Weil aber bei Kriegsbeginn sämtliche Bauarbeiten am Parteitagsgelände gestoppt wurden, blieb die Kongresshalle ein Torso. Es genügt ein Blick ins Innere, um die Wahrheit „hinter den Kulissen“ zu erkennen. Dort kommen billige Backsteine zum Vorschein, die außen von den Granitplatten versteckt wurden. Sie entlarven die Kongresshalle als Bauruine, für die es heute keinen Nutzen mehr gibt.
Nazi-Architektur
An ihrem Beispiel wird allerdings die Bedeutung der Architektur im dritten Reich sehr deutlich. Überdimensionale, tempel- und festungsartige Bauten sollten klar machen, dass das Individuum nicht zählt und nur die Gemeinschaft wichtig ist. Außerdem sollten sie auf den Betrachter wie Heiligtümer und Tempel Hitlers wirken und den Nationalsozialismus zu einer Art Ersatzreligion erheben.
Aufmarschstraße
Der nächste Halt der Führung war „die Straße“. Eine 2km lange und 60m breite Straße, auf der die Wehrmacht aus Richtung der Nürnberger Burg auf Hitler und die Zuschauer zumarschierte. Diese aus 60.000 Granitplatten bestehende Straße sollte die Verbindung zwischen dem historischen Nürnberg und seiner neuen Zukunft (dem Parteitagsgelände) sein. Jede dieser Platten hat genau die Länge zweier Stechschritte, zudem wurde die Granitoberfläche künstlich aufgerauht, um der Wehrmacht beim Aufmarsch auch bei schlechten Wetterverhältnissen einen sicheren Schritt zu gewährleisten. Auch dieses Bauwerk wurde nicht vollständig fertiggestellt und wurde nach 1945 zuerst von der US-Luftwaffe als Start- und Landebahn, und heute als Parkplatz bei Großveranstaltungen genutzt.

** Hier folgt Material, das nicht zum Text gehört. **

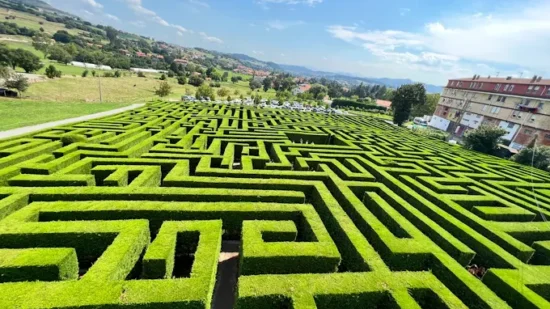 El laberinto natural más grande de España que está a poco más de una hora de Bilbao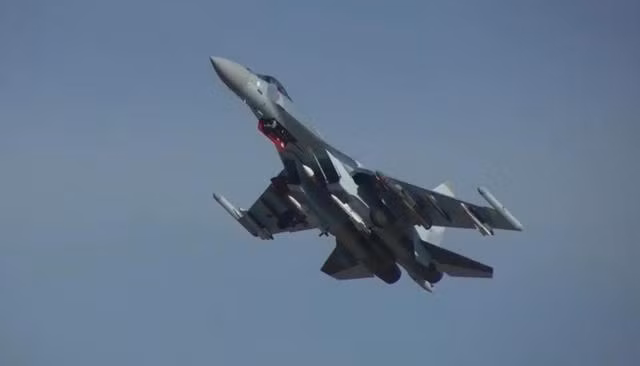 Tờ Frontier India đã đăng tải hình ảnh cho thấy khả năng đa nhiệm của tiêm kích Su-35S của Không quân Nga, khi đang thực hiện nhiệm vụ chiếm ưu thế trên không ở khu vực "tác chiến đặc biệt" (chiến trường Ukraine). Ảnh: FI.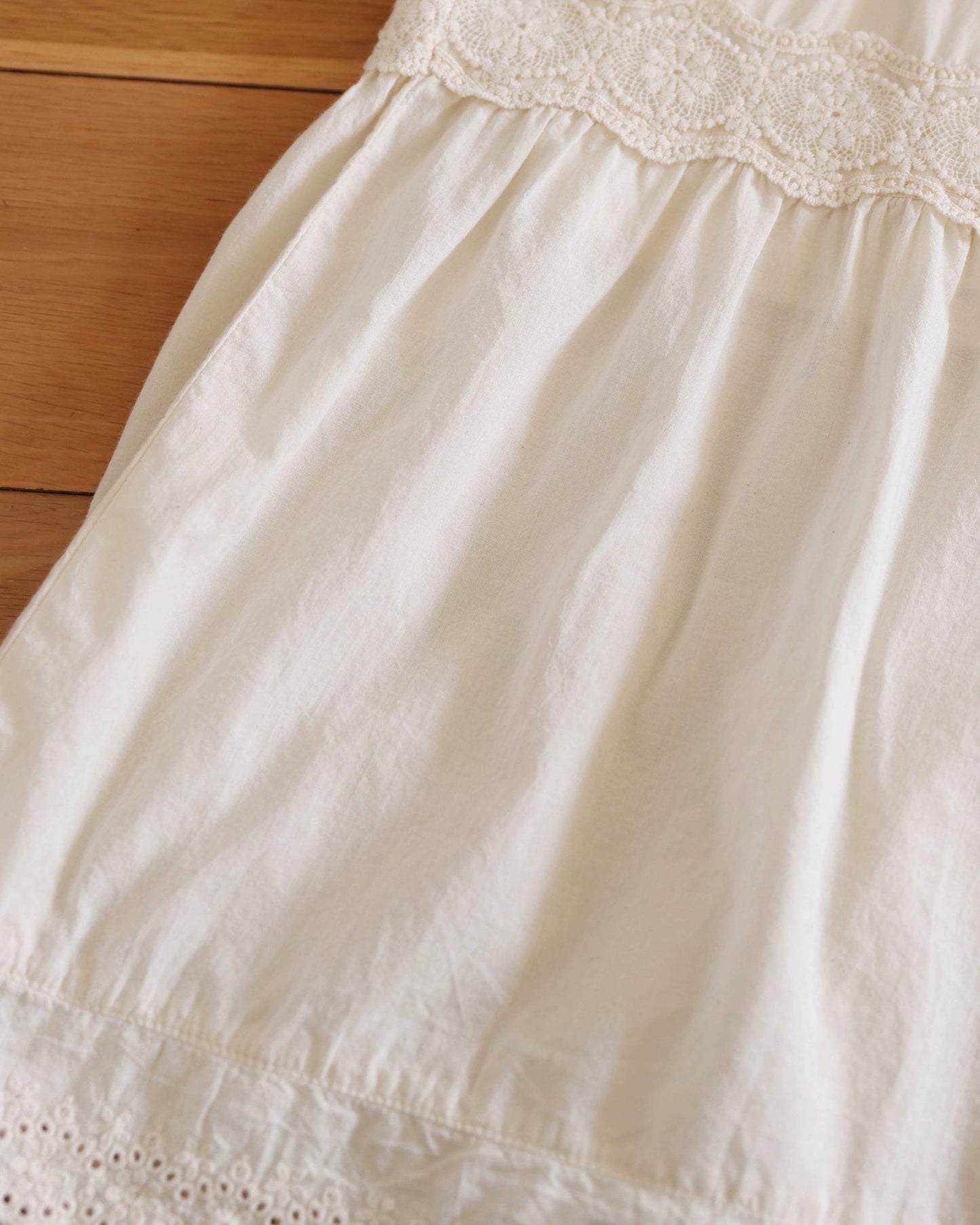 ミルキーレースレトロスカート 10116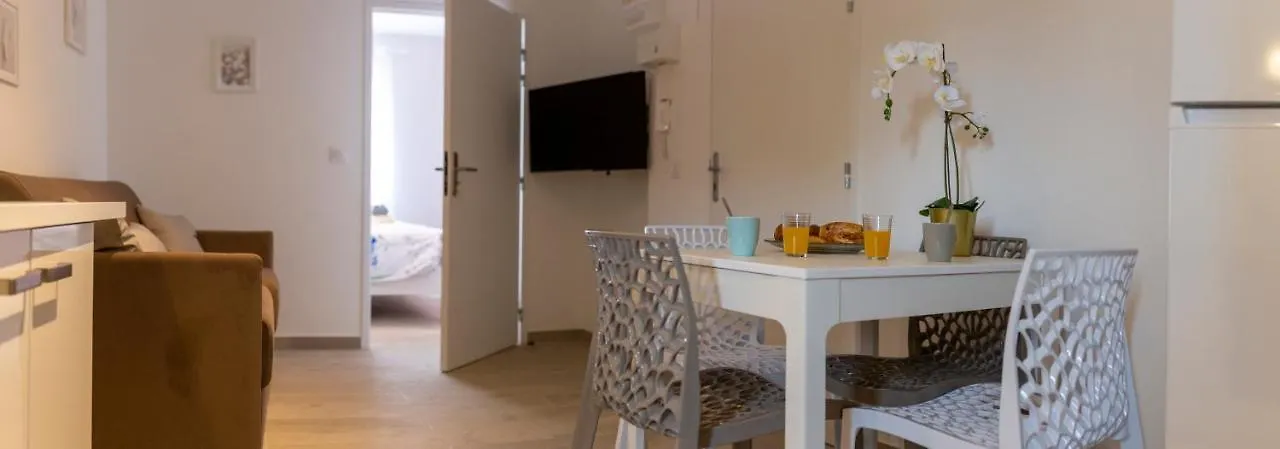 Appartamento Loc Trotteur Le Fleur Des Champs F2 Cosy, Gare Sncf De Lourdes Francia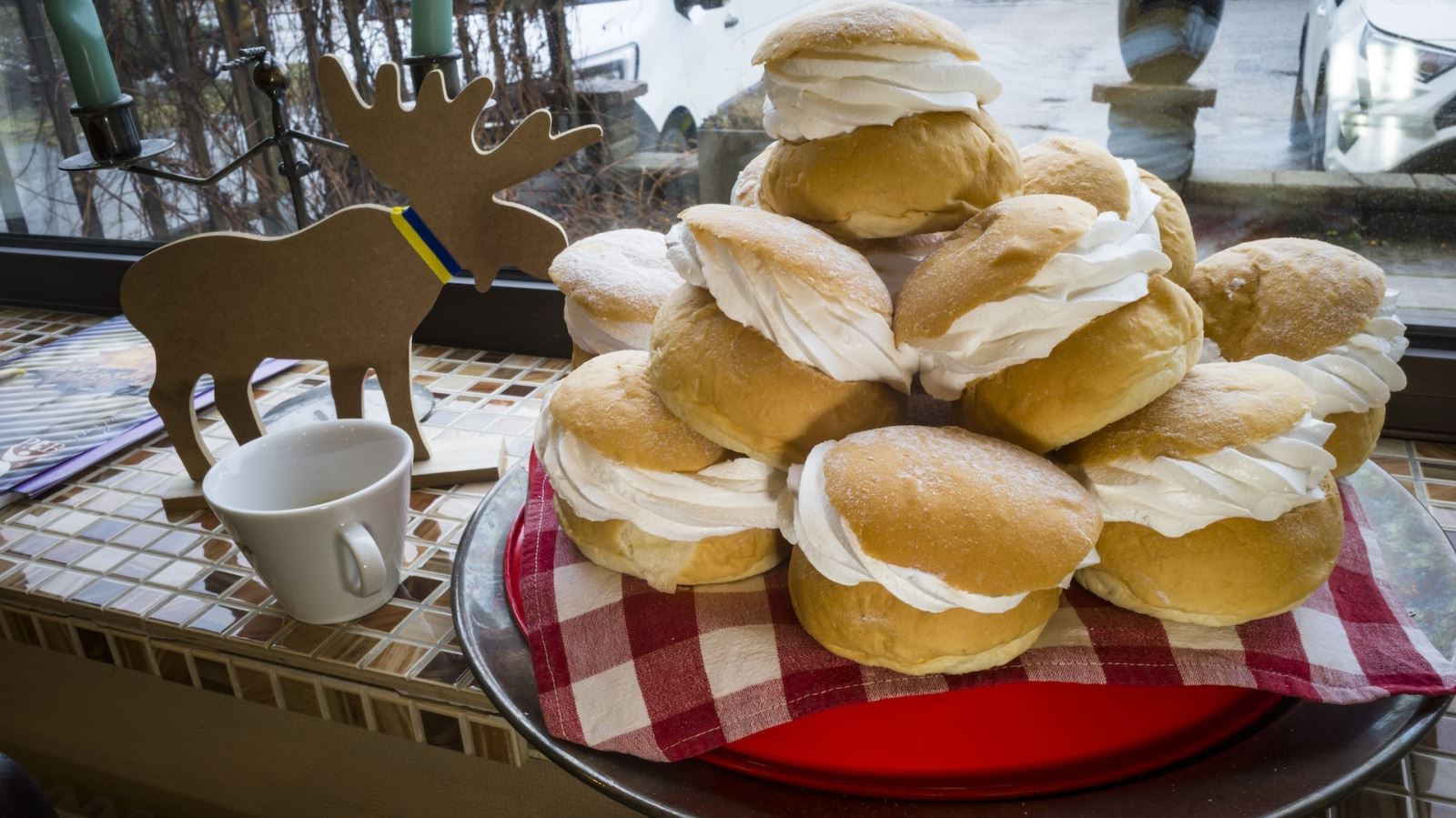 Fastelavensboller i vinduskarmen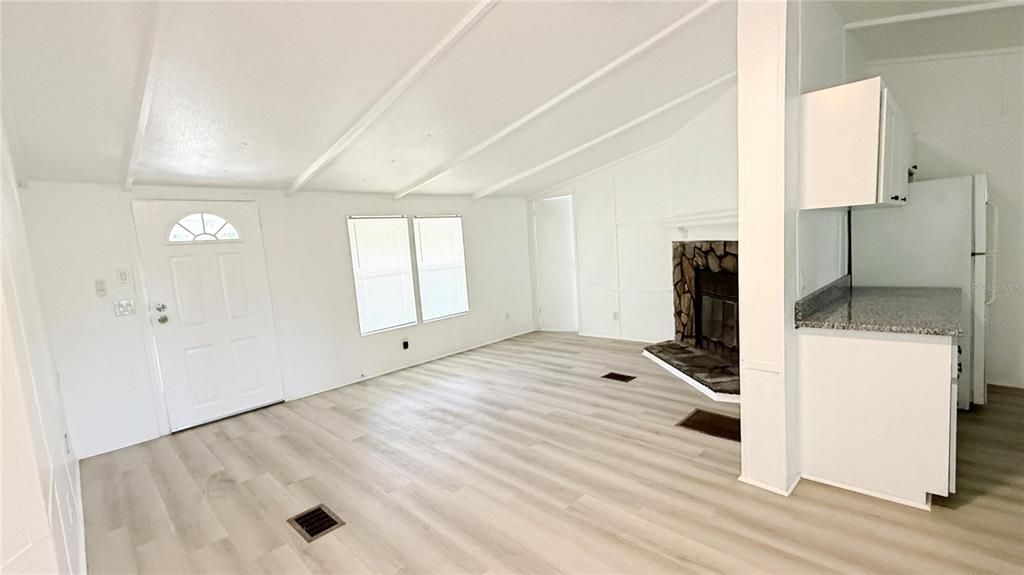 合同活跃: $205,900 (3 贝兹, 2 浴室, 1232 平方英尺)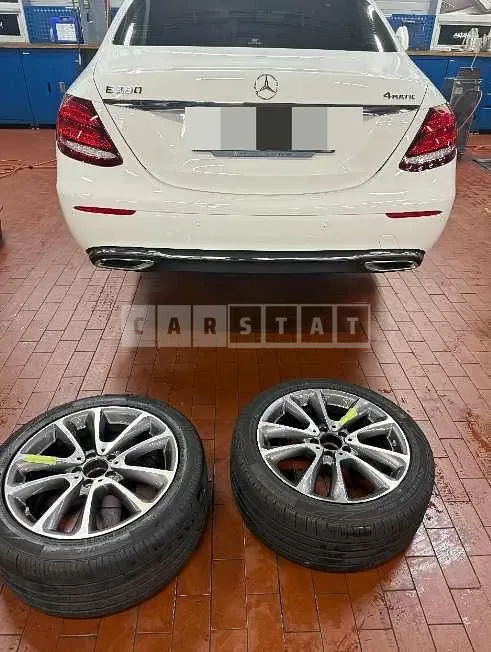 Photo 2 of 17: 2019 Mercedes-Benz (parts) E300 4Matic Wheels — Korean insurance auction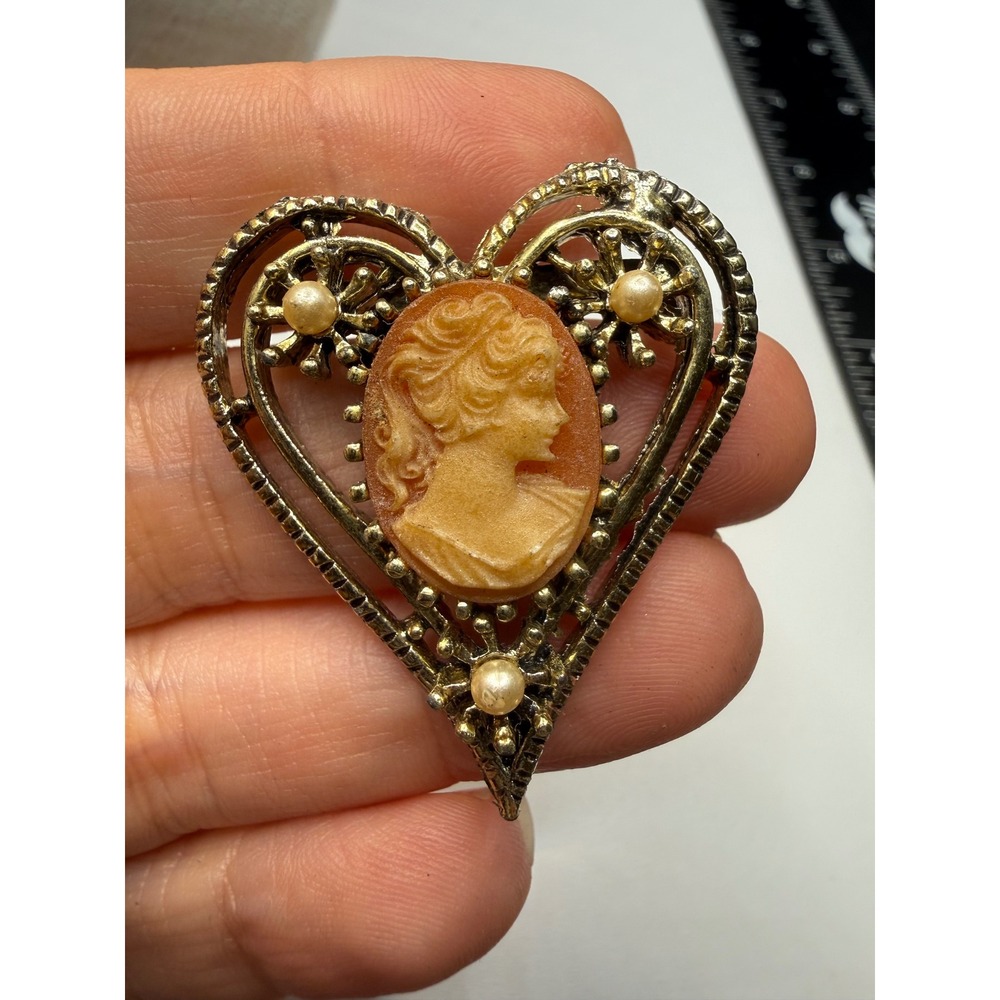 Vintage Gold Tone Heart Cameo Brooch Faux Pearl Victorian Style Pin
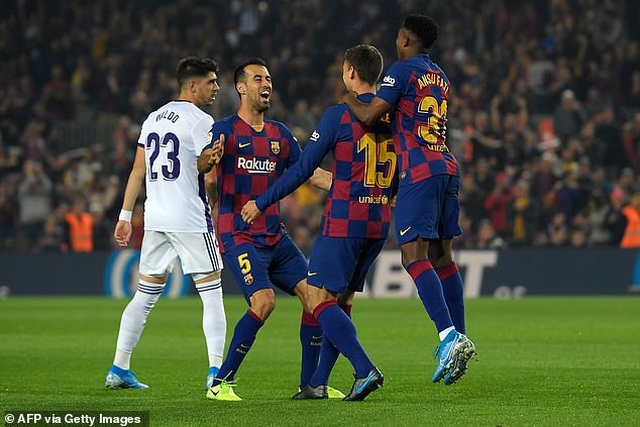 Messi rực sáng, Barcelona đại thắng “5 sao” và trở lại ngôi đầu La Liga - 2 Messi rực sáng, Barcelona đại thắng “5 sao” và trở lại ngôi đầu La Liga - 2
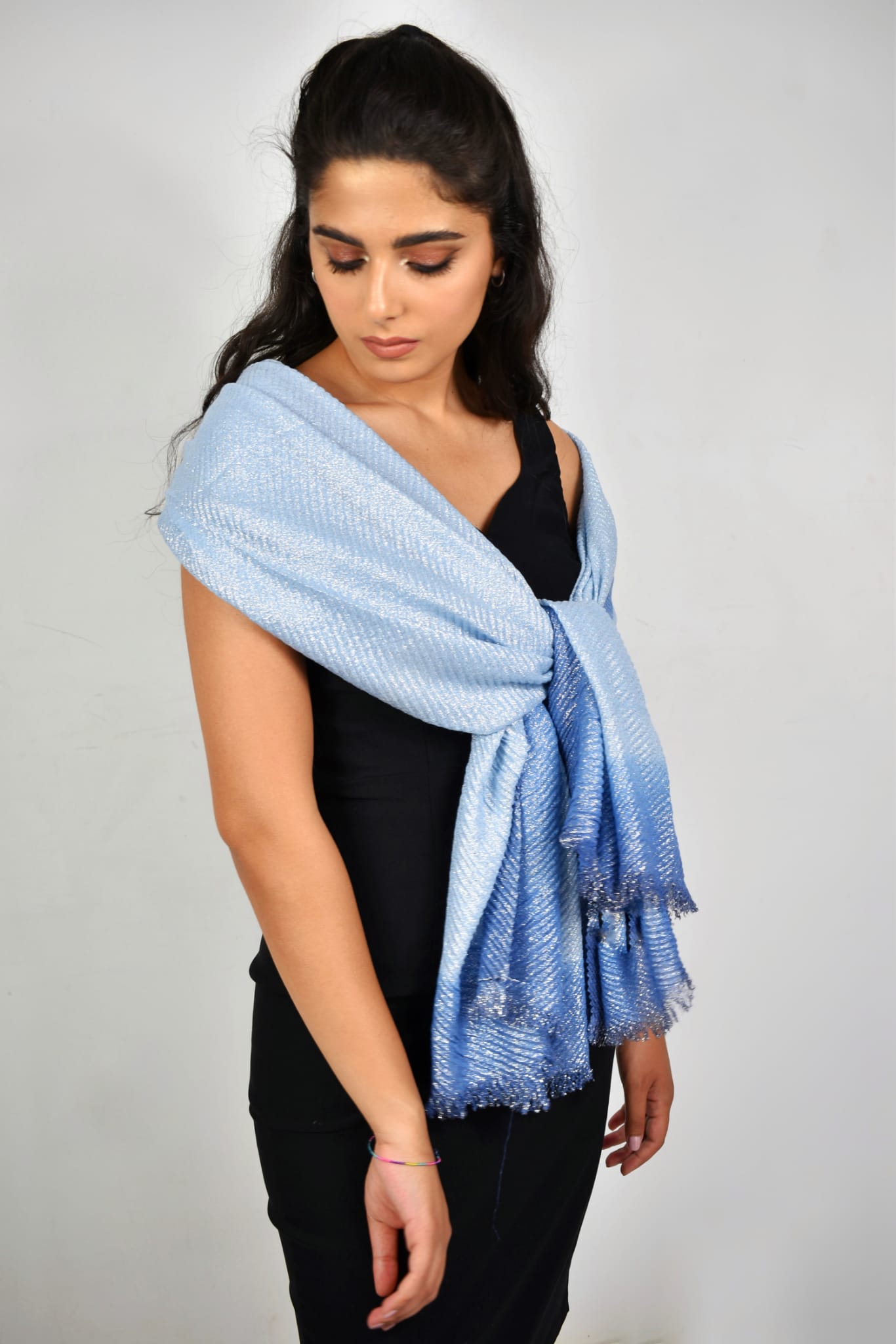 Stola sfumata laminata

Zeppelintribüne und Zeppelinfeld
Ein weiteres, von Albert Speer konzipiertes Bauwerk war die Zeppelintribüne, die an das Zeppelinfeld angrenzt. Auf dem Zeppelinfeld waren wiederum große Aufmärsche geplant, die von rund 60.000 Menschen auf der Tribüne verfolgt werden konnten. Zum Beispiel marschierten dort nachts die 'politischen Führer', begleitet von einem Lichtspektakel (auch Lichtdom genannt), das die sakrale Wirkung der Veranstaltung intensivierte. Die Tribüne sah damals allerdings etwas anders aus als heute. Auf der Haupttribüne waren zwei Säulenreihen angebracht, die wie die Kongresshalle, an antike Architektur erinnert, außerdem 'thronte“ über allem ein großes Hakenkreuz, das 1945 von der US-Armee gesprengt wurde. Die Säulen mussten wegen Baufälligkeit abgetragen werden, obwohl die gesamten Bauwerke laut Hitler für die Ewigkeit gemacht sein sollten. Innerhalb der Zeppelintribüne befindet sich der goldene Saal, der zum Empfang vieler ausländischen Gästen genutzt wurde und von dem aus sich Aufgänge zu den Tribünen befinden. In diesen Räumen kann die alte Ausstellung über die Zeit des Nationalsozialismus besucht werden.
Faszination und Gewalt
Der letzte Punkt unserer Exkursion war die Besichtigung der Ausstellung „Faszination und Gewalt“ im nördlichen der zwei Kopfgebäude der Kongresshalle, die sich mit der Wirkung des Nationalsozialismus auf die Menschen auseinandersetzt und dabei ortsspezifische Besonderheiten hervorhebt. Die Ausstellung ist ein Teil des Dokumentationszentrums, das seit 2001 seinen Sitz dort hat. Das Kopfgebäude wurde zwischen 1998 und 2001 baulich, durch einen begehbaren Speer aus Glas und Stahl, verändert, der sich diagonal durch das Gebäude bohrt. Im südlichen Kopfgebäude finden heute Proben der Nürnberger Symphoniker statt.